Toronto and Vancouver are easily Canada’s two main cities where residents are struggling to find an affordable place to live. The average selling price for a single family home in Vancouver was $1.51 million (US$1.13 million) in September, and $1.1 million in Toronto. Renting in those cities is no easy feat either as low vacancy rates have pushed up prices for accommodation.

Elevated real estate prices are the main driver of the country’s record household debt ratios, now the highest in the Group of Seven. Buyers took out larger and larger mortgages as the housing market heated up, even as incomes failed to keep pace. As a result, household savings rates are hovering near the lowest in decades and the debt service ratio — which measures the share of disposable income paid toward principal and interest — climbed to a record in the second quarter.
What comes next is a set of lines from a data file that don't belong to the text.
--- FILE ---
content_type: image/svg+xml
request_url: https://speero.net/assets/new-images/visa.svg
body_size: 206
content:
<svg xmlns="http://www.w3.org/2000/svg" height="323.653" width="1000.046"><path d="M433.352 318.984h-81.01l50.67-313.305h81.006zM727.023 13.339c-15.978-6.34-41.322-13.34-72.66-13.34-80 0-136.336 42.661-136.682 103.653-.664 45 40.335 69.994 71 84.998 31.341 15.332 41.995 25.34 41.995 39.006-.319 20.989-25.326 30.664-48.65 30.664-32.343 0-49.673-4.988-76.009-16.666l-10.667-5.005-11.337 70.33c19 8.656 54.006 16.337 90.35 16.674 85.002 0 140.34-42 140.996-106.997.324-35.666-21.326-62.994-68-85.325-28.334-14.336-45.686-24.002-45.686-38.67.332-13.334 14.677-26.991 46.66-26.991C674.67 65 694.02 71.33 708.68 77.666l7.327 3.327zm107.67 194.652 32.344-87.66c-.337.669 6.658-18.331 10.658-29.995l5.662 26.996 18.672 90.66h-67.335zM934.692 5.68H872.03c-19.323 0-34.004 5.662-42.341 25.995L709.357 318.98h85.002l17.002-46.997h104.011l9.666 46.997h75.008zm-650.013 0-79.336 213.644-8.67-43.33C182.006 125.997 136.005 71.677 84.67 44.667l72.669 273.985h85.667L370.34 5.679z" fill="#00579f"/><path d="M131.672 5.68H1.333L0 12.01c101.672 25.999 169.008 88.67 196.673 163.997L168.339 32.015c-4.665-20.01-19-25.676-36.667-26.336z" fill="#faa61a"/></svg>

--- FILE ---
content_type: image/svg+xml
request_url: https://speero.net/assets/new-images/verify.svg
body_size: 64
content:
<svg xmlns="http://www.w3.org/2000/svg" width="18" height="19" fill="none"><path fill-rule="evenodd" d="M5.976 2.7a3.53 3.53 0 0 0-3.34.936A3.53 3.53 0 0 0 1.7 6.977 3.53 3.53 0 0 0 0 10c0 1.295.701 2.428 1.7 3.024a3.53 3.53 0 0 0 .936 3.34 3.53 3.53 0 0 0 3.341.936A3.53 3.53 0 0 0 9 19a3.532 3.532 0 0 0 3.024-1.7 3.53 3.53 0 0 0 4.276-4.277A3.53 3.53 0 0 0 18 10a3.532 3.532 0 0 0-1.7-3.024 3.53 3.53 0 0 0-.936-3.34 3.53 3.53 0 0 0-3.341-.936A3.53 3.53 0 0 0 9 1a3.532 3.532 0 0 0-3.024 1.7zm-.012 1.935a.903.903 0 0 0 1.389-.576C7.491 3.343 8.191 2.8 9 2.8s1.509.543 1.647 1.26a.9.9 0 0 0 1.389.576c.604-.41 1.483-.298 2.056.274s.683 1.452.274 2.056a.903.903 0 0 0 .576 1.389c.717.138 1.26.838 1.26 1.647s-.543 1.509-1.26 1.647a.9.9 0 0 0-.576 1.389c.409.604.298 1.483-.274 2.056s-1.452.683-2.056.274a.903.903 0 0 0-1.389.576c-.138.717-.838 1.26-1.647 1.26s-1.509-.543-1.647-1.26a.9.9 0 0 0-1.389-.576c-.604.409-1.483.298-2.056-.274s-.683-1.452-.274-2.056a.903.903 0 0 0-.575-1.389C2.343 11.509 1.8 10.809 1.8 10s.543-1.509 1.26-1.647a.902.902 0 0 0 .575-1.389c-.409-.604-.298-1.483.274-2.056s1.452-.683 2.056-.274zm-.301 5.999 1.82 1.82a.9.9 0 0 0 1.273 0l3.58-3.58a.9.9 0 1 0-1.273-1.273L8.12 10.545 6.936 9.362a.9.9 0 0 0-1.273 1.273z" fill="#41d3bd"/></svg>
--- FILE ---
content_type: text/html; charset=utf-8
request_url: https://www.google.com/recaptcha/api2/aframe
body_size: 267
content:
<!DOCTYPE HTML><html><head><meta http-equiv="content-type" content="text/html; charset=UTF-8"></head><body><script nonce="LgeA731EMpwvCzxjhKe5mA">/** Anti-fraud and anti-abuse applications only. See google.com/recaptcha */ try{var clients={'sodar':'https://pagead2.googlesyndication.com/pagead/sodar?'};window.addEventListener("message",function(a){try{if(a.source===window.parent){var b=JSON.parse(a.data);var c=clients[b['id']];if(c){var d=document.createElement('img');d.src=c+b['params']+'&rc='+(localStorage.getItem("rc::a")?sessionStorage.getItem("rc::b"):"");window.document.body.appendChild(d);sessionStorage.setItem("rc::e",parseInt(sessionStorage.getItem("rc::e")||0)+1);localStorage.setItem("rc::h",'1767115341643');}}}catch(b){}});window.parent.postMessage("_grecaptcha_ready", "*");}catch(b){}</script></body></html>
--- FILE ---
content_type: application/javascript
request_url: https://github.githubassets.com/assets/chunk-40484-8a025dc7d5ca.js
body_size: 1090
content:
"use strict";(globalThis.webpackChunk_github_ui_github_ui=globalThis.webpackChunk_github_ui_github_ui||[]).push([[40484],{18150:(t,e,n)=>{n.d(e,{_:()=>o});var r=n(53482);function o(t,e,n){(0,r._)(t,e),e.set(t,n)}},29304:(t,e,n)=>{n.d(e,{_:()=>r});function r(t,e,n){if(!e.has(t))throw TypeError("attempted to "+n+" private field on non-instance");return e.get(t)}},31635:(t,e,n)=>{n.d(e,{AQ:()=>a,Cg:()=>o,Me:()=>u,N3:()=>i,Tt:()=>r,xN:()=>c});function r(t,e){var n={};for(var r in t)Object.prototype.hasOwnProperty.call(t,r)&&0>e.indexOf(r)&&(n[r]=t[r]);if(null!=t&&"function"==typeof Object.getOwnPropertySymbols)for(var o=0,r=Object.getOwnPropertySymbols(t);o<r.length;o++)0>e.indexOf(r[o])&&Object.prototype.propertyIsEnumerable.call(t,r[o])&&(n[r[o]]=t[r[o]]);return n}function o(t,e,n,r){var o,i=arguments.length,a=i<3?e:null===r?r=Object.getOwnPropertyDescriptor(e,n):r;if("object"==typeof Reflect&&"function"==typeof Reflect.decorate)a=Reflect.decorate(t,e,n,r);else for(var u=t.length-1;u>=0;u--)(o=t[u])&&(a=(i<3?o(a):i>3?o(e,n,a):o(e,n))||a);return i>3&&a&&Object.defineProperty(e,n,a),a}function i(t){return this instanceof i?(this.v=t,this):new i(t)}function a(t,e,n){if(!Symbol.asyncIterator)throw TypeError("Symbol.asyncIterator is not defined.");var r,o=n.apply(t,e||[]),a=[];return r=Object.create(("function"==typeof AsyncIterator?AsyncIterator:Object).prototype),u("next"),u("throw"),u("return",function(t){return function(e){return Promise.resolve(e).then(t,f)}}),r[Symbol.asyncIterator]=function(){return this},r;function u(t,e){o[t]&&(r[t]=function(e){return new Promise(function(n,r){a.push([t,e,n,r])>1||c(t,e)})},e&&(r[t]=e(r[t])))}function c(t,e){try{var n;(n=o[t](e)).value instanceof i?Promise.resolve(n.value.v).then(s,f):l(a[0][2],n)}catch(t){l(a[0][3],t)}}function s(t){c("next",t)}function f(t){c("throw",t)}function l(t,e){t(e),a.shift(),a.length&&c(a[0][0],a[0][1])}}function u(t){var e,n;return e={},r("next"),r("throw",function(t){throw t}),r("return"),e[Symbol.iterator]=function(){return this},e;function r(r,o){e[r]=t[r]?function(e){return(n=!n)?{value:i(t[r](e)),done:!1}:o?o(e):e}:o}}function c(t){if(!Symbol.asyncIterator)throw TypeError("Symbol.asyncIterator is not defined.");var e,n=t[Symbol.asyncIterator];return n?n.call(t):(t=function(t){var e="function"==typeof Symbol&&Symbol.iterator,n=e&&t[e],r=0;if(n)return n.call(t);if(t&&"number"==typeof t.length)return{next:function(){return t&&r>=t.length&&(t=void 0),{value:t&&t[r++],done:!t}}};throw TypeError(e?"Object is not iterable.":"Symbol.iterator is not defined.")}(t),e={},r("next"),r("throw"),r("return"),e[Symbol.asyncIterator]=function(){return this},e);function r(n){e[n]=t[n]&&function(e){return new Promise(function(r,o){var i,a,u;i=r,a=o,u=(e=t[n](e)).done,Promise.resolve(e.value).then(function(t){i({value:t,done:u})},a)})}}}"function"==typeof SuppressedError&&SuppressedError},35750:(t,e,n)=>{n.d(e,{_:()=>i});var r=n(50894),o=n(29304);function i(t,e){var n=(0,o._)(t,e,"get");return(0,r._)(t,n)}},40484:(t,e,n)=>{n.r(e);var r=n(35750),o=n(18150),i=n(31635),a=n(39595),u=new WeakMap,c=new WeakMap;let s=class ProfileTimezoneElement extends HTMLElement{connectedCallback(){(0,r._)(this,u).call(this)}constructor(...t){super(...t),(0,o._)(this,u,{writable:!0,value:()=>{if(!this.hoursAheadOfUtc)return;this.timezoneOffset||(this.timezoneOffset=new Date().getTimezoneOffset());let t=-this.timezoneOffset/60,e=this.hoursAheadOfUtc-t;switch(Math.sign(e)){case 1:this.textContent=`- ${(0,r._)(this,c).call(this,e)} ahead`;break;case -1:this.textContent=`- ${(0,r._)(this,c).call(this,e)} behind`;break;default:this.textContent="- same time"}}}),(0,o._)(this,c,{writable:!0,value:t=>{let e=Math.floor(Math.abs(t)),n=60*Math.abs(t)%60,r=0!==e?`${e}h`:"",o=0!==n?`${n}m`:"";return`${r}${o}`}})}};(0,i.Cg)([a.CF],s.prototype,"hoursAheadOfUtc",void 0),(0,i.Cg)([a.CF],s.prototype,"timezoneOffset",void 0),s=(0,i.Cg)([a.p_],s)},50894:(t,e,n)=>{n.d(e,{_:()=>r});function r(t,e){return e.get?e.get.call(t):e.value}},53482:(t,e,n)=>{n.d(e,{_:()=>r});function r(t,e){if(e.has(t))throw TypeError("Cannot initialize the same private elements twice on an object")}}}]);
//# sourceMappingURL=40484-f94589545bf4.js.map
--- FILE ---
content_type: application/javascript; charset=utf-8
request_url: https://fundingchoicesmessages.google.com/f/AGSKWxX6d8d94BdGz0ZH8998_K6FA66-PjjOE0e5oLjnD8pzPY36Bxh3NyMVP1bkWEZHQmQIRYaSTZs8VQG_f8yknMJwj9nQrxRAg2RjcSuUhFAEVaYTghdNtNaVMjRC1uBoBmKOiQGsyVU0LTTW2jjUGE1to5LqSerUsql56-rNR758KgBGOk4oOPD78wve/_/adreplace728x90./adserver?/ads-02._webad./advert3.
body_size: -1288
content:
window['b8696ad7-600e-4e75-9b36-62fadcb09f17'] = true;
While overall price inflation in Canada has been relatively benign, shoppers have experienced sticker shock on many basics. Prices for fruits and vegetables jumped as much as 60 per cent in the past decade, according to Statistics Canada. Childcare and tuition costs rose upwards of 35 per cent and public transit prices ballooned by 50 per cent.

To top it all off, wages after accounting for inflation have remained relatively flat, even as costs for rent and basic goods increased. A puzzle for many economists and policy makers is why unemployment is hovering near record lows, yet incomes are struggling to pick up.

 

‘Arms Race’

The financial pressure on Canadians isn’t likely to ease anytime soon, with the worldwide economic outlook dimming. The International Monetary Fund recently cut its projection for global growth this year to 3.2 per cent. A rate of 3.3 per cent or lower would be the weakest since 2009. Adding to the tension, many workers are worried about robots displacing jobs and the financial impact of an aging population.

“That’s the emotional side of this issue that doesn’t show up in any CPI index or economic data,” said David Coletto, chief executive at Abacus Data. “It’s in the head and the parties are clearly recognizing that emotional side is important. It’s like an arms race right now in Canada to offer up who can save us the most money.”